§ EXERCISE REQUIREMENTS:
Leave every picture out, and write out the remaining entries exactly.

§ INFORMATION SUPPLIED:
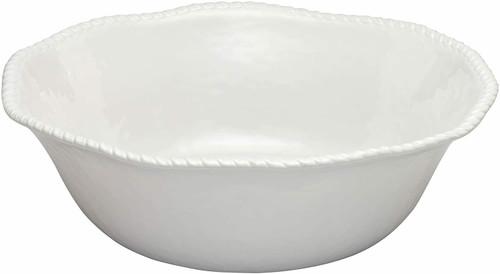 """Merritt White Rope 14"""" Serving Bowl (21388)"""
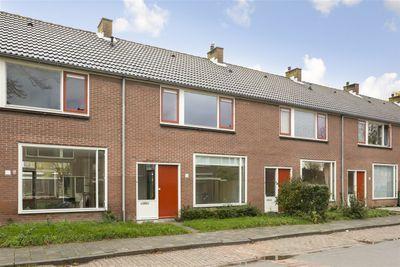 Rustenburgstraat 15, Middelburg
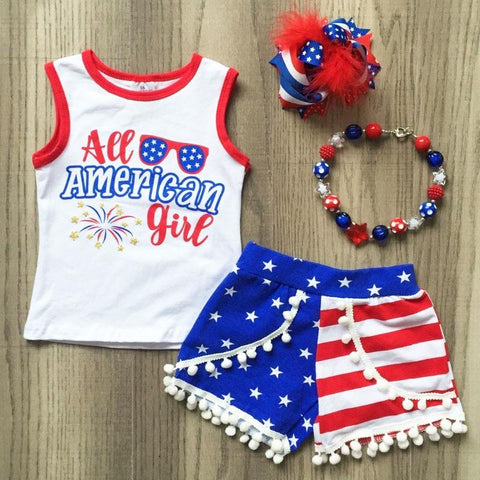 All American Girl Outfit Stars Glasses Pom Top And Shorts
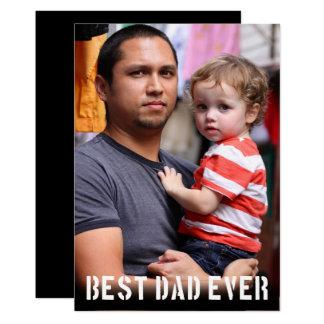 Tarjeta La mejor foto siempre minimalista del día de padre
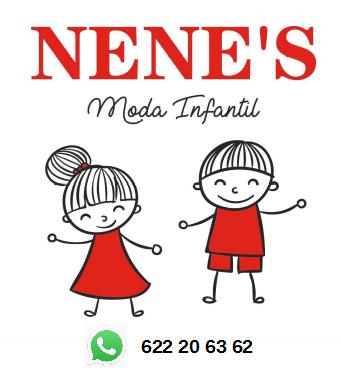 Nene's Moda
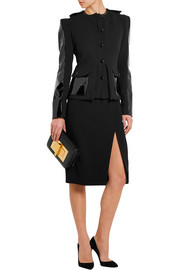 Patent leather-paneled stretch-wool jacket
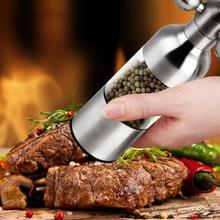 Stainless steel pepper Faucets grinder manual black pepper grinder Salt grinding seasoning bottle(NO.1 2 3),delicious steak(China (Mainland))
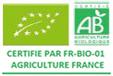 agriculteur en conversion AB BIO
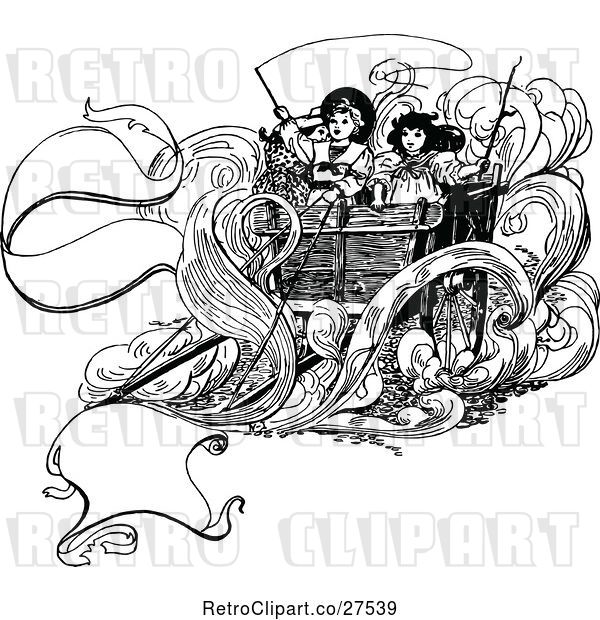 Vector Clip Art of Retro KChildren on a Carriage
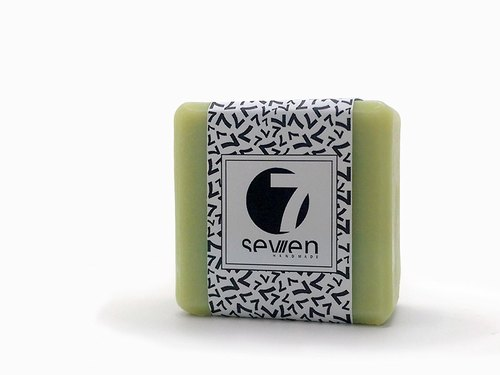 Avocado Oil with Chamomile Essential Oil Soap for Sensitive Skin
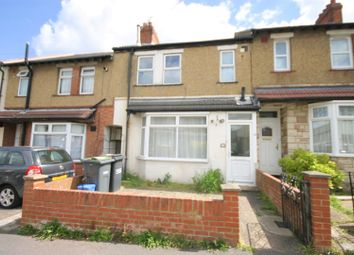 3 bed terraced house to rent in St. Catherines Avenue, Luton LU3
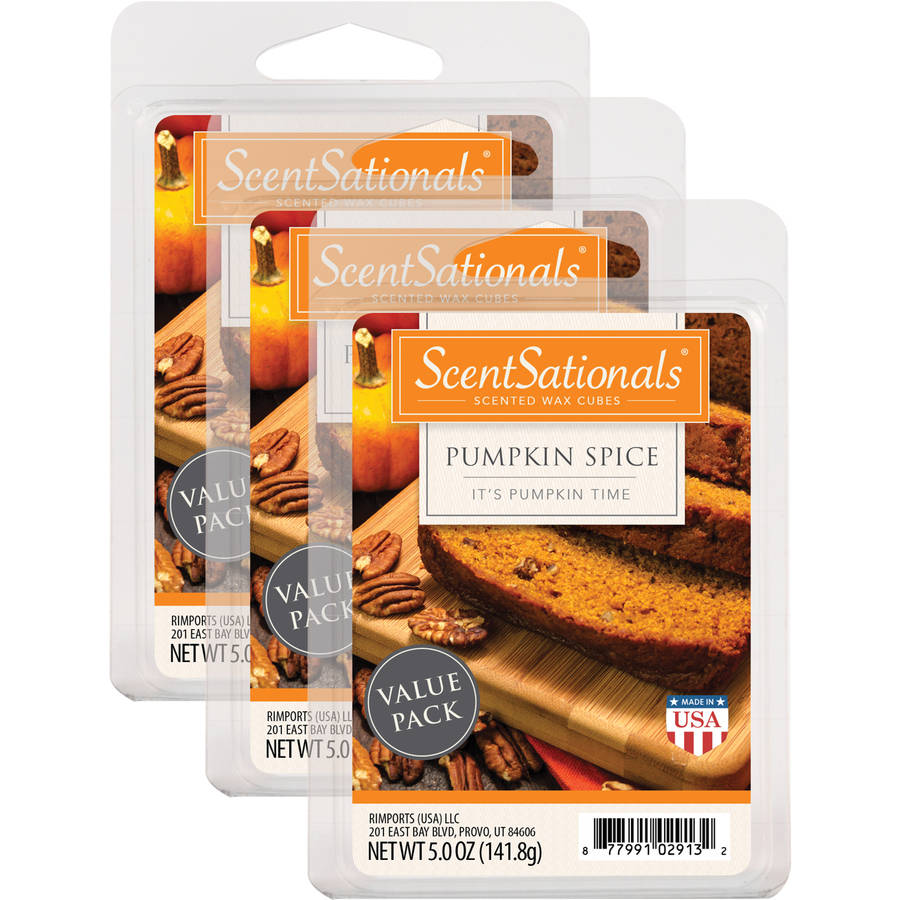 ScentSationals 3-Pack Value Wax, Pumpkin Spice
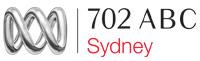 source-702-ABC-Sydney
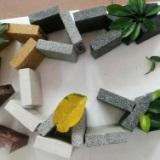 广西钦州仿石材PC砖厂家定制直销价格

§ SOLVED PROBLEM:
 """Merritt White Rope 14"""" Serving Bowl (21388)"""
 Rustenburgstraat 15, Middelburg
 All American Girl Outfit Stars Glasses Pom Top And Shorts
 Tarjeta La mejor foto siempre minimalista del día de padre
 Nene's Moda
 Patent leather-paneled stretch-wool jacket
 Stainless steel pepper Faucets grinder manual black pepper grinder Salt grinding seasoning bottle(NO.1 2 3),delicious steak(China (Mainland))
 agriculteur en conversion AB BIO
 Vector Clip Art of Retro KChildren on a Carriage
 Avocado Oil with Chamomile Essential Oil Soap for Sensitive Skin
 3 bed terraced house to rent in St. Catherines Avenue, Luton LU3
 ScentSationals 3-Pack Value Wax, Pumpkin Spice
 source-702-ABC-Sydney
 广西钦州仿石材PC砖厂家定制直销价格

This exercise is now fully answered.